As the holiday weekend approaches I am usually filled with memories. The radio stations seem to want to send you (provided you are in their target demographic) back to the days of your youth, particularly, those happy, free-wheeling, untroubled days of youth. They fill the airwaves with top ten songs from the summer I turned 10. And the summer I graduated high school. And the summer of my first love. And the summer I graduated college and had to think about things like P&L statements, and business attire, and reliable transportation from that point forward. I hear, in no particular order, The Night Chicago Died, The Lamb Lies Down on Broadway, Goodbye Stranger, and West End Girls. Each one makes me want to call someone who would recognize the special meaning of the song. The opening bars of The Night Chicago Died usually has me speed dialing Charlotte so she can hear it with me.
The work day ends early and I head to Kate's for a BBQ and the company of old friends. Kate is a gracious hostess. Loads of food, tons of beer and wine in coolers strategically placed all over the property, artfully decorated tables and socially convenient seating.
But as each of the gals arrives, she has a hushed story to tell.
Priscilla is getting divorced. Sshhhh.
Priscilla, her sister. Our frequent travel mate. A Girls Weekend steady-ender.

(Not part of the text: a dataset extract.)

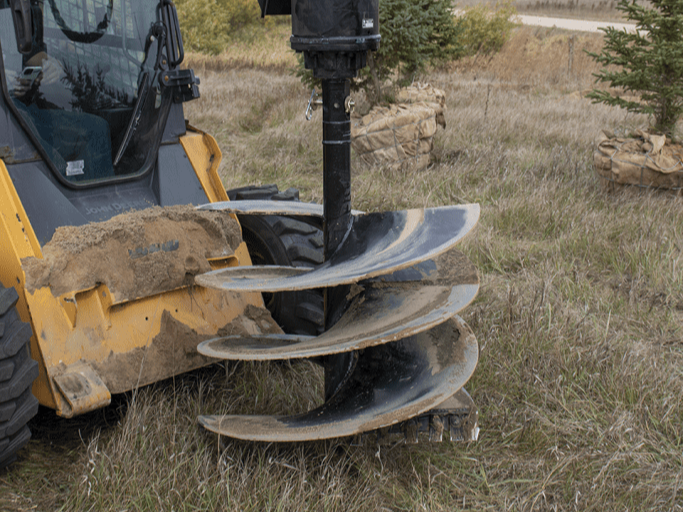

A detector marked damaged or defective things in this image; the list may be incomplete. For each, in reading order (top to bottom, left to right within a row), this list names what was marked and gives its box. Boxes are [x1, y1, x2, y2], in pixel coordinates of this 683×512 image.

rusty metal plate [195, 204, 478, 292]
rusty metal plate [195, 314, 478, 442]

Priscilla and Mick have been together for at least 20 years. They were married before I was and it would have been 20 years for me and Lars...umm...the day before yesterday. (See how that went by unnoticed?)I can't pretend to know what happens in anyone's marriage (I barely knew what was happening in my own) but I assume it is the classic stuff. Grown apart. Never talk any more. Don't have anything in common. Spend most of their time apart and doing separate things. Would find bursting into flame more pleasant than actual sex with one another.
Kate does provide one glimpse into Priscilla's nightmare, though. Mick at some point found Jesus. Like some people find stray dogs. Invited Jesus to come live with him and gave him the spare bedroom. Swears that all their problems would be resolved if they all just prayed a little harder.
Now, I love the Lord as much as the next guy, but as a practical matter, you should have a Plan B, no matter how much you believe in the power of prayer. Especially if you have financial or marital or employment woes. And who doesn't?
So presumably as a result of these things, and a few more we'll never know anything about, they are calling it a marriage.
So I pledge to Pay It Forward. In my two year ordeal of Divorcing the AntiChrist, I did quite a lot of boo-hooing to my friends. Whining about the minutia of my marital disentanglement at all hours of the day and night, at all manner of settings, during all types of social engagements - parties, baby showers, Chrstenings, graduations, birthday bashes, sporting events. You name it, I took Lars' name in vain at it, railing against his particularly humiliating brand of ass-holery whenever a bitter little memory was triggered by something.
I owe Priscilla that. As optimistic as she is, and as cordial as the parting may seem to be at this point, at another point, in the not-to-distant future, she will want to scream. And I want to tell her, as Dr. Frazier Crane would say, "I'm listening."